begin Record set
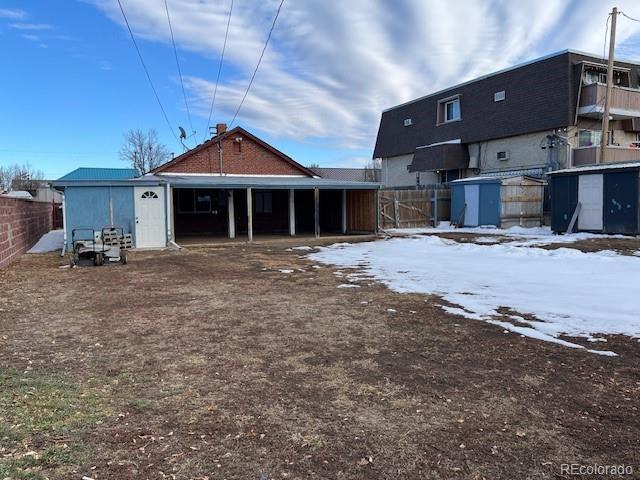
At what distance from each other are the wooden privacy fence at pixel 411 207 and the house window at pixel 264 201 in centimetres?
586

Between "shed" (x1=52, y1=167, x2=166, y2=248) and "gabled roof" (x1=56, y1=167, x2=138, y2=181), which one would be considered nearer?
"shed" (x1=52, y1=167, x2=166, y2=248)

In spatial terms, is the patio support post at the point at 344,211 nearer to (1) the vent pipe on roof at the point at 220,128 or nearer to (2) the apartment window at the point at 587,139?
(1) the vent pipe on roof at the point at 220,128

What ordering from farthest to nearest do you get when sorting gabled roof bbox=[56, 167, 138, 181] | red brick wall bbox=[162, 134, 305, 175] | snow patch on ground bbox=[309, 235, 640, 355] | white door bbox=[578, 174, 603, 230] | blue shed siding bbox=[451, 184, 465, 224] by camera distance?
gabled roof bbox=[56, 167, 138, 181] → blue shed siding bbox=[451, 184, 465, 224] → red brick wall bbox=[162, 134, 305, 175] → white door bbox=[578, 174, 603, 230] → snow patch on ground bbox=[309, 235, 640, 355]

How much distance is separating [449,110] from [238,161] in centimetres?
1493

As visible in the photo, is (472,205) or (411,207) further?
(411,207)

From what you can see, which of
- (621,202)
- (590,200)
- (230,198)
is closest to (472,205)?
(590,200)

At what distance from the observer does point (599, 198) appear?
→ 1778 centimetres

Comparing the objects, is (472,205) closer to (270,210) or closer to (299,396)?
(270,210)

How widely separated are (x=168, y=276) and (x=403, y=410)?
8.08 metres

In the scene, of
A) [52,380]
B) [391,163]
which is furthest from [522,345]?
[391,163]

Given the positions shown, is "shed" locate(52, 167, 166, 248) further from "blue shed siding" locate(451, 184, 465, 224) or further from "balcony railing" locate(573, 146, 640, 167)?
"balcony railing" locate(573, 146, 640, 167)

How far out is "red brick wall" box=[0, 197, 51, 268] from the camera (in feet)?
41.0

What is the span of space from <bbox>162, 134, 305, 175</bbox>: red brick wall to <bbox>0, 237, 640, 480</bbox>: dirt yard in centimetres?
1784

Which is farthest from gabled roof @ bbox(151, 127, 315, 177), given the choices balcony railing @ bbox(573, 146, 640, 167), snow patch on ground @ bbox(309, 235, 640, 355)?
balcony railing @ bbox(573, 146, 640, 167)
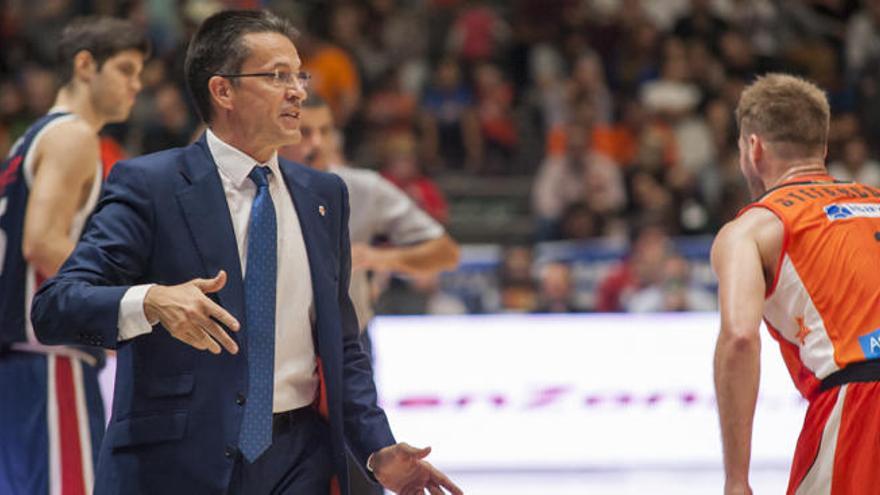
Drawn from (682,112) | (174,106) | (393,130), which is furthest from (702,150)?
(174,106)

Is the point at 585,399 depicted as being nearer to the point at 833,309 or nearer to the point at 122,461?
the point at 833,309

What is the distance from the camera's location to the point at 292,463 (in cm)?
362

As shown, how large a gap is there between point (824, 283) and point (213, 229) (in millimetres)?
1830

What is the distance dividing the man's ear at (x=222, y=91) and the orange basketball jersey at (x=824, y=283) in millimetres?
1637

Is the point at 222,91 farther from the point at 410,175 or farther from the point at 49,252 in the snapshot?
the point at 410,175

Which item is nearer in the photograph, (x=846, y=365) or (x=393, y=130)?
(x=846, y=365)

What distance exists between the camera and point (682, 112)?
14.8 metres

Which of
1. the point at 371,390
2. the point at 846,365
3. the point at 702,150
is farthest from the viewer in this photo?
the point at 702,150

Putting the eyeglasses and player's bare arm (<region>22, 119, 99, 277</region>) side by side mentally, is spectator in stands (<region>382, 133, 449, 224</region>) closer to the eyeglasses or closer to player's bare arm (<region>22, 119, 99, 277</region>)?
player's bare arm (<region>22, 119, 99, 277</region>)

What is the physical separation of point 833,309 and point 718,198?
9.74 metres

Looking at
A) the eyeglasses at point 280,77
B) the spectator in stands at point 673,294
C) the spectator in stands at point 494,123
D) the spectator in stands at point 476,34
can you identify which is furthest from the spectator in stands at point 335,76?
the eyeglasses at point 280,77

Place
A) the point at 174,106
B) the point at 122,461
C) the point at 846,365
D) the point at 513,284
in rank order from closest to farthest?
the point at 122,461, the point at 846,365, the point at 513,284, the point at 174,106

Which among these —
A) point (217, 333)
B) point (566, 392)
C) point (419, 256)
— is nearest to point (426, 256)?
point (419, 256)

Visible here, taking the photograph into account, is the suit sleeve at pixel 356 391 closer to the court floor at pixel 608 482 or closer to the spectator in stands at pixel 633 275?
the court floor at pixel 608 482
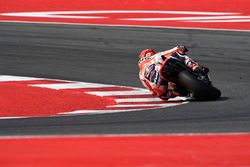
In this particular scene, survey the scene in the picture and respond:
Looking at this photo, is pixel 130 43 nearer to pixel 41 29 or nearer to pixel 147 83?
pixel 41 29

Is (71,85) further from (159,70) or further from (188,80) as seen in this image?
(188,80)

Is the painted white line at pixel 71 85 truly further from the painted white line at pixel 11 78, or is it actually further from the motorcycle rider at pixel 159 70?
the motorcycle rider at pixel 159 70

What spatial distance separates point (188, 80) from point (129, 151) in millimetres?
4686

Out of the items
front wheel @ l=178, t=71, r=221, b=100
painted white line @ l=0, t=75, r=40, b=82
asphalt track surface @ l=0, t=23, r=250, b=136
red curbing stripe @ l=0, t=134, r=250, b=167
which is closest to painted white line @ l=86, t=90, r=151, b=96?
asphalt track surface @ l=0, t=23, r=250, b=136

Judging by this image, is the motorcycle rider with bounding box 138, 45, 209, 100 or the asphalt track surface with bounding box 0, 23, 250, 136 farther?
end Record set
- _Your instructions_:
Write out everything from the line with "From what you can see, which of" down to the line with "8.08 metres", replacing "observer" with "viewer" and leaving all else unchanged.

- _Solution for this exercise_:
From what you can see, which of
- (621,202)
- (590,200)
- (230,198)
is closest to (472,205)?
(590,200)

At what distance from the viewer does point (599, 198) appear?
→ 1778 centimetres

Comparing the objects, is (472,205) closer to (270,210) or closer to (299,396)?
(270,210)

How widely separated are (x=168, y=276) and (x=403, y=410)?
8.08 metres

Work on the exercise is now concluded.